● Activité
Dans la chronique sur le Vercors, qu'ont sorti du garage les enfants la dernière fois que le plateau a disparu sous la neige ? Répondez brièvement, s'il vous plaît.

● Texte de la page
Chronique d’une escapade dans le Vercors

Vendredi, quand nous quittons le coeur de Villard-de-Lans, un beau soleil éclaire le massif. Dans la nuit, la neige est tombée sur les toits, ce fameux or blanc qui a si durablement été un enfer pour les Montagnards, un or blanc voué désormais à disparaitre. La vue des montagnes blanches nous remplit de joie. Nous appartenons à la génération qui a grandi avec la neige. Nous avons été ces enfants tout excités quand, depuis la fenêtre de la classe ou de la chambre, les flocons tournoyaient dans le ciel. Nous avons tant aimé façonner des bonhommes de neige avec une carotte en guise de nez, des marrons d’Inde pour les yeux et les boutons et un bout de bois pour la pipe, marquer de nos pas le manteau immaculé, trouver les traces laissées par les animaux, apprendre les poésies de Maurice Carême ou de Jacques Prévert.  Pour celles et pour ceux qui ont eu la chance de s’initier à la pratique du ski, parfois avec l’école, la neige pouvait être associée à des souvenirs moins heureux: les pieds tout froids dans les chaussures trop serrées, les mains rougies par le vent, la peur de se perdre sur la piste dans un brouillard épais. L’observation d’un paysage enneigé est très apaisante. La nature est souvent très calme après que la neige soit tombée. Nous avons vu nos enfants s’émerveiller comme nous devant la neige et, hiver après hiver, l’espérer. Ici, en plaine, elle est si rare! La dernière fois que le plateau a disparu sous quelques petits centimètres de neige, les enfants avaient sorti les skis du garage et s’étaient amusés dans le jardin sous l’oeil de Fantôme dont la langue venait recueillir à intervalles réguliers les gros flocons.

● Les données

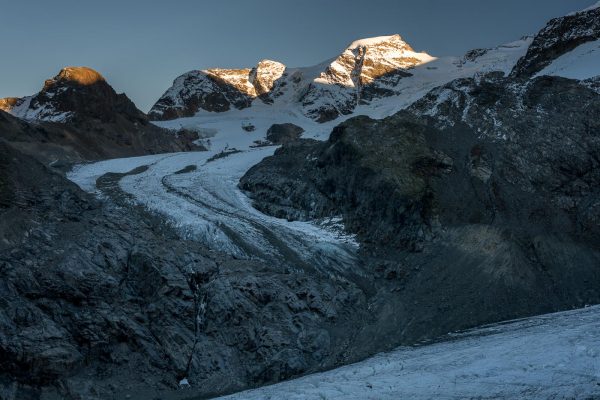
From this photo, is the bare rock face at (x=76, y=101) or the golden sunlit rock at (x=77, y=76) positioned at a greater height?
the golden sunlit rock at (x=77, y=76)

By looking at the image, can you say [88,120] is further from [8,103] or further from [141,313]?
[141,313]

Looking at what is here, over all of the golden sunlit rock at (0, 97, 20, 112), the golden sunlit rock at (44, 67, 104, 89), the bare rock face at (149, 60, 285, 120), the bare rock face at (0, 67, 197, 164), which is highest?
the bare rock face at (149, 60, 285, 120)

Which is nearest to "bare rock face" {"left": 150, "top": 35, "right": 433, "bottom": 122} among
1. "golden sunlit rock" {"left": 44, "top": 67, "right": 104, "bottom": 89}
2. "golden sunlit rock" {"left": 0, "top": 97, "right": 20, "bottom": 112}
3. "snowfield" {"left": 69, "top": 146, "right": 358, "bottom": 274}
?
"golden sunlit rock" {"left": 0, "top": 97, "right": 20, "bottom": 112}

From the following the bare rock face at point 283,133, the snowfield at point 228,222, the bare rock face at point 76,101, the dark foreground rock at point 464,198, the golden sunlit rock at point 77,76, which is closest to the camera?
the dark foreground rock at point 464,198

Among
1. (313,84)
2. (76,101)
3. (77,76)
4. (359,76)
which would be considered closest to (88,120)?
(76,101)

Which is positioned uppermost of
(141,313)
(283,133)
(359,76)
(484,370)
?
(359,76)

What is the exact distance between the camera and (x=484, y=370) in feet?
49.8

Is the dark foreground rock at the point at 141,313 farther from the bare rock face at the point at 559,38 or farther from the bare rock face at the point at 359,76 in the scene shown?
the bare rock face at the point at 359,76

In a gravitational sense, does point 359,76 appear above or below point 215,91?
above

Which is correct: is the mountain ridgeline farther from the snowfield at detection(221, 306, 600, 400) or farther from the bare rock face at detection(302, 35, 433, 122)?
the bare rock face at detection(302, 35, 433, 122)

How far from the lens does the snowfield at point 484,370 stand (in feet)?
44.3

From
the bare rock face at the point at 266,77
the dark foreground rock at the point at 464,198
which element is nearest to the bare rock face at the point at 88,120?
the dark foreground rock at the point at 464,198

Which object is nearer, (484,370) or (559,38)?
(484,370)

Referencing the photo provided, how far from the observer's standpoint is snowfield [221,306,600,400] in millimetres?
13516
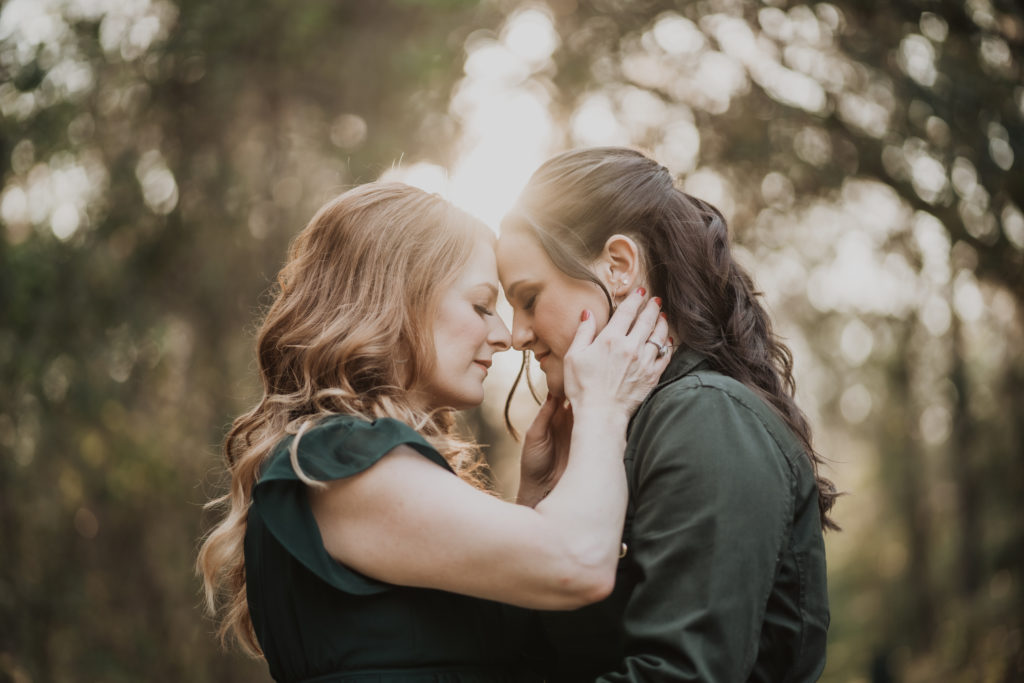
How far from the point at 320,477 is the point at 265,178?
20.0 feet

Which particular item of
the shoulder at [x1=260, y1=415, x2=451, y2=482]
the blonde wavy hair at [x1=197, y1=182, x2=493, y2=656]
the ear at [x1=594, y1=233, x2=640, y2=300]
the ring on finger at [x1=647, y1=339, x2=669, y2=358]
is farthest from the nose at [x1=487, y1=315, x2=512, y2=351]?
the shoulder at [x1=260, y1=415, x2=451, y2=482]

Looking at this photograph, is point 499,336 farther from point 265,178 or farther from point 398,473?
point 265,178

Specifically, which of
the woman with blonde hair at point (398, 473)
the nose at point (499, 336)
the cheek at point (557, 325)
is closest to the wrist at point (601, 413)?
the woman with blonde hair at point (398, 473)

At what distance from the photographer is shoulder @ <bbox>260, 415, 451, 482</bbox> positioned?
6.97ft

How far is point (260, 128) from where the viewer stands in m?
8.05

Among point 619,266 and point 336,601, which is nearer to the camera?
point 336,601

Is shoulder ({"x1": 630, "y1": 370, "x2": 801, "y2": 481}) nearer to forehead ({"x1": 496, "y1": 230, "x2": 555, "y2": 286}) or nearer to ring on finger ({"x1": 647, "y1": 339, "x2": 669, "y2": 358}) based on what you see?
ring on finger ({"x1": 647, "y1": 339, "x2": 669, "y2": 358})

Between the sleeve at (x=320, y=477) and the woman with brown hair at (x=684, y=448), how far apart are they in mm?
562

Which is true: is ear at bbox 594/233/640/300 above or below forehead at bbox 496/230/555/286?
above

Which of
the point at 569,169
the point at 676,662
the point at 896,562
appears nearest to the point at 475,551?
the point at 676,662

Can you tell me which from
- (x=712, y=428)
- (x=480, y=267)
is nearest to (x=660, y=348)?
(x=712, y=428)

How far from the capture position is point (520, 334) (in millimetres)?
2773

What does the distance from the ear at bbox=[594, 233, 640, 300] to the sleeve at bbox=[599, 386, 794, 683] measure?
516 millimetres

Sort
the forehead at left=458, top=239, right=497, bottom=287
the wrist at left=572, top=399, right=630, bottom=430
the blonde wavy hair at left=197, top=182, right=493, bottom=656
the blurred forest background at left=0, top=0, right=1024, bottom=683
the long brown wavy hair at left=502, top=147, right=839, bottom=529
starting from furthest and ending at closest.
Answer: the blurred forest background at left=0, top=0, right=1024, bottom=683 < the forehead at left=458, top=239, right=497, bottom=287 < the long brown wavy hair at left=502, top=147, right=839, bottom=529 < the blonde wavy hair at left=197, top=182, right=493, bottom=656 < the wrist at left=572, top=399, right=630, bottom=430
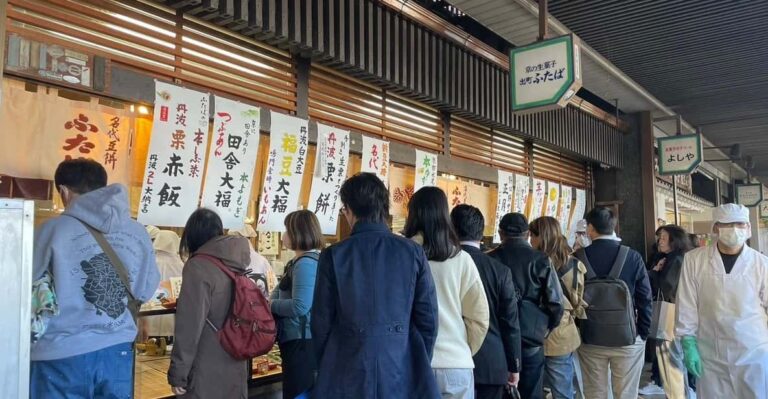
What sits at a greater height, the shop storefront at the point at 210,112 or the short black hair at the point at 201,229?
the shop storefront at the point at 210,112

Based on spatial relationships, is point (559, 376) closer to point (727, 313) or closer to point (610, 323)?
point (610, 323)

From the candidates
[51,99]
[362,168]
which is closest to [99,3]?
[51,99]

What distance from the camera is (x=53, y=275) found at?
2.59 meters

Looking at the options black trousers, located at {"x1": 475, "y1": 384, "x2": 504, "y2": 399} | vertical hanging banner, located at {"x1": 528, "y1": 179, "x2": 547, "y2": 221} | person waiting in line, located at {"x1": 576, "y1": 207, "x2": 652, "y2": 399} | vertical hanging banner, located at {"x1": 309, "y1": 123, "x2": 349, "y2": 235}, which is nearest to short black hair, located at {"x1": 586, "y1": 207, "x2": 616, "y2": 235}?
person waiting in line, located at {"x1": 576, "y1": 207, "x2": 652, "y2": 399}

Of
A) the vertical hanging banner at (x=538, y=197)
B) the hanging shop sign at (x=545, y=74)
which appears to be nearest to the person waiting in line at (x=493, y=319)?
the hanging shop sign at (x=545, y=74)

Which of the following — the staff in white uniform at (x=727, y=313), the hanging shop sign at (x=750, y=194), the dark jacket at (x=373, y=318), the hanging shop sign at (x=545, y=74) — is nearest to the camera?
the dark jacket at (x=373, y=318)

● Résultat
Les skis.